:: Textauszug

Der Internationale Gerichtshof (ICJ, International
Court of Justice) in Den Haag wurde im Jahr 1946 gegründet. Er hat
zwei Funktionen: Zum einen trifft er Entscheidungen in Konflikten
zwischen zwei Staaten, die übereinstimmen, seine Autorität zu
akzeptieren. Zum anderen verkündet er auf Anfrage der UNO oder
anderer internationaler Institutionen juristische Gutachten. Die
Urteile haben nur beratenden Status. Sie sind für die Gruppen, die
diese Entscheidungen fordern, nicht bindend. In manchen Fällen kann
aber im Voraus bestimmt werden, dass die Entscheidung des
Gerichtshofes bindend ist.
Wenn die palästinensische Resolution wie erwartet
gebilligt wird und das Thema "Zaun" zur Diskussion an den
Internationalen Gerichtshof überreicht wird, wird das Gericht die
betreffenden Parteien bitten, schriftliche und mündliche Äußerungen
abzugeben. Über diese wird hinter verschlossenen Türen beraten
werden. Das israelische Außenministerium sagt, dieser Prozess werde
mindestens ein Jahr dauern. In dieser Zeit könnten die Palästinenser
ihr Ziel, Israel in eine peinliche Situation zu bringen,
erreichen.(...)
Der Internationale Gerichtshof operiert unabhängig
vom Internationalen Strafgerichtshof (ICC, International Criminal
Court), der gegründet wurde, um über Kriegsverbrechen Gericht zu
sprechen. Zwischen beiden Gerichtshöfen gibt es keine Verbindung,
außer der Tatsache, dass beide in Den Haag platziert sind.
Die UNO ernennt für den Internationalen
Gerichtshof 15 Richter. Die Amtszeit dauert 9 Jahre. Die Richter
sollen unabhängig urteilen und nicht ihr jeweiliges Land vertreten.
Gegenwärtig stammen die Richter aus Ägypten, Jordanien, Frankreich,
China, Japan, Madagaskar, der Slowakei, Deutschland, Sierra Leone,
der russischen Föderation, dem Vereinigten Königreich, Venezuela,
den Niederlanden, Brasilien und den Vereinigten Staaten. Der oberste
Richter kommt aus Belgien, sein Stellvertreter ist Franzose.(...)

::::

Zähl alle Einrichtungen auf, die im Textauszug über den Internationalen Gerichtshof mit Namen genannt werden.

:: Rohdaten

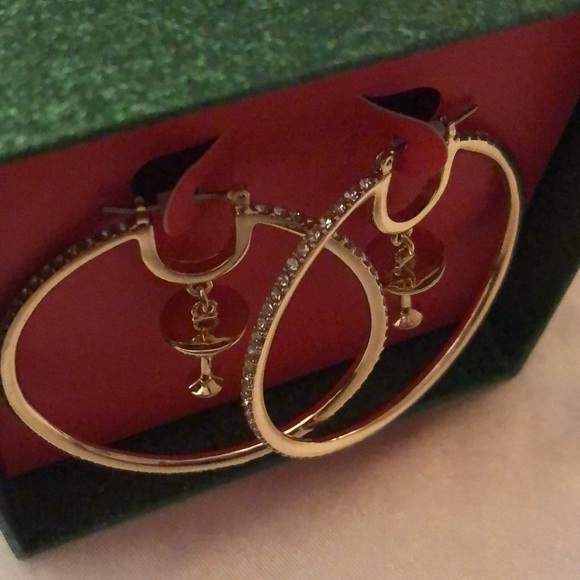 Betsey Johnson Gold Tone Hoop Earrings With Martini Charm & Crystal Accents NIB - Picture 5 of 13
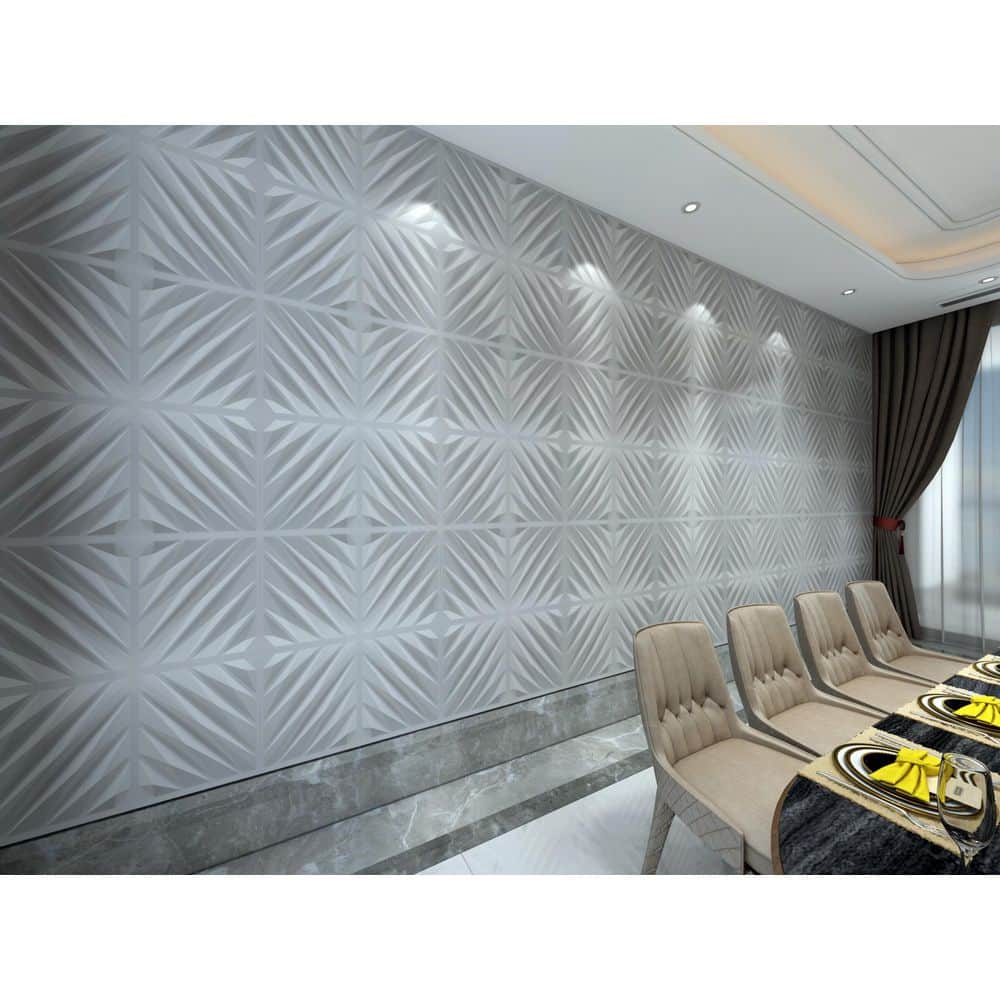 Dundee Deco Falkirk Ross 2/25 in. 19.7 in. 19.7 in. PVC Abstract 3D Decorative Wall Panel (2)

::::

Ergebnis:
- Internationaler Gerichtshof (ICJ)
- UNO
- israelisches Außenministerium
- Internationaler Strafgerichtshof (ICC)